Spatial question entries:
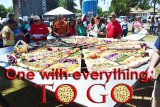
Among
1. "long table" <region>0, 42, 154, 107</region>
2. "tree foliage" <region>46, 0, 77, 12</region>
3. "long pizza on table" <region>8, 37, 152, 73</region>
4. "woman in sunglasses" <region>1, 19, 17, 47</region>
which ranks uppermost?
"tree foliage" <region>46, 0, 77, 12</region>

Exercise details ::
Output the entries above exactly, without their pictures.

Answer for this exercise ::
Among
1. "long table" <region>0, 42, 154, 107</region>
2. "tree foliage" <region>46, 0, 77, 12</region>
3. "long pizza on table" <region>8, 37, 152, 73</region>
4. "woman in sunglasses" <region>1, 19, 17, 47</region>
which ranks uppermost?
"tree foliage" <region>46, 0, 77, 12</region>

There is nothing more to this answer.